Phase I

[ Overview - Phase I - Phase II - Phase III ]

Phase I of your project will read a set of documents, parse them into documents and terms, and produce an inverted index and associated data structures which will be stored on disk and used in Phase II.

This phase will have two major components: the lexical analyzer and the inverter. For the lexer, you might choose to use code you wrote for Homework 1. You will need to make explicit what assumptions you make about the structure and words in the documents. You might choose to have your lexer configurable at run-time; the configuration file would then specify how to segment terms, what tag indicates the start of a new document, how to treat numbers, etc.

For the part of your program produces the inverted file, you will want to think carefully through your choice of data structures and algorithms. Use the material from the textbooks and readings distributed in lecture for this. You may choose to use the common libraries available on the UNIX systems; if you do, make sure you say so in your documentation!

Your program will need to save several data structures to disk. At the minimum, these will include the lexicon (the table of words occurring in the text, appropriate metadata, and pointers into the inverted file), the document list (a table indicating where to find the files on disk at retrieval time), and the inverted file itself. You do not need to store the documents locally unless you wish to.

Phase I resources

Here are some resources you might find useful in Phase I:

Stop Lists

These are some commonly-used stoplists. You may find that you want to edit them somewhat (for example, if you want the word 'C').

Stemmer

Martin Porter's web page contains implementations of the Porter Stemmer in a number of languages.

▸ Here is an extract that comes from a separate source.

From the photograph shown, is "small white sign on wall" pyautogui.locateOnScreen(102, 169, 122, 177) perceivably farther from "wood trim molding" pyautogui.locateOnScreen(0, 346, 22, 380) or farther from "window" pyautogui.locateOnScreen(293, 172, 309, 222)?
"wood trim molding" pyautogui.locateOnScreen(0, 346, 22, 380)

Another implementation of the Porter stemmer comes from Andrew McCallum's Bag Of Words Library (1996), a toolkit for statistical language modeling, text retrieval, classification, and clustering.

Porter's Snowball Project has several stemmers in other languages. Snowball is a language for writing stemmers.

Milestones for Phase I (with target dates):

(9/27) Parse the files containing the documents into individual documents and words.
(10/4) Invert the collection in memory.
(10/11) Store the inverted file and associated data structures to disk.

Benchmarks for Phase I:

0. Which collection?

Which collection are you using for your project?

umbc-crawl-2
Reuters Corpus v1 (600MB subset)

A. Corpus statistics

Report the following collection statistics. If you compute these separately from your indexing process, make sure that both use the same document segmentation, term selection, etc.

How many unique words do you index from the collection?
How many documents are there in the collection? How many do you index?
How many postings (inverted file entries) do you create for this collection?
What are the lengths of the shortest and longest inverted lists? What is the average inverted list length? (State your answers in terms of number of document entries per posting.)

B. Invert collection

Index the collection, and report:

Wall-clock time to index the collection. You can use the Unix time(1) command to get this information, if you like.
How much memory is needed to index the collection. Account for all memory used.
How much total disk space is required for your index and related data structures? This total should include everything created in your indexing process that is needed later to answer queries (lexicon, inverted file, document location table). If you create temporary files, report the maximum disk space needed at any point in your indexing process.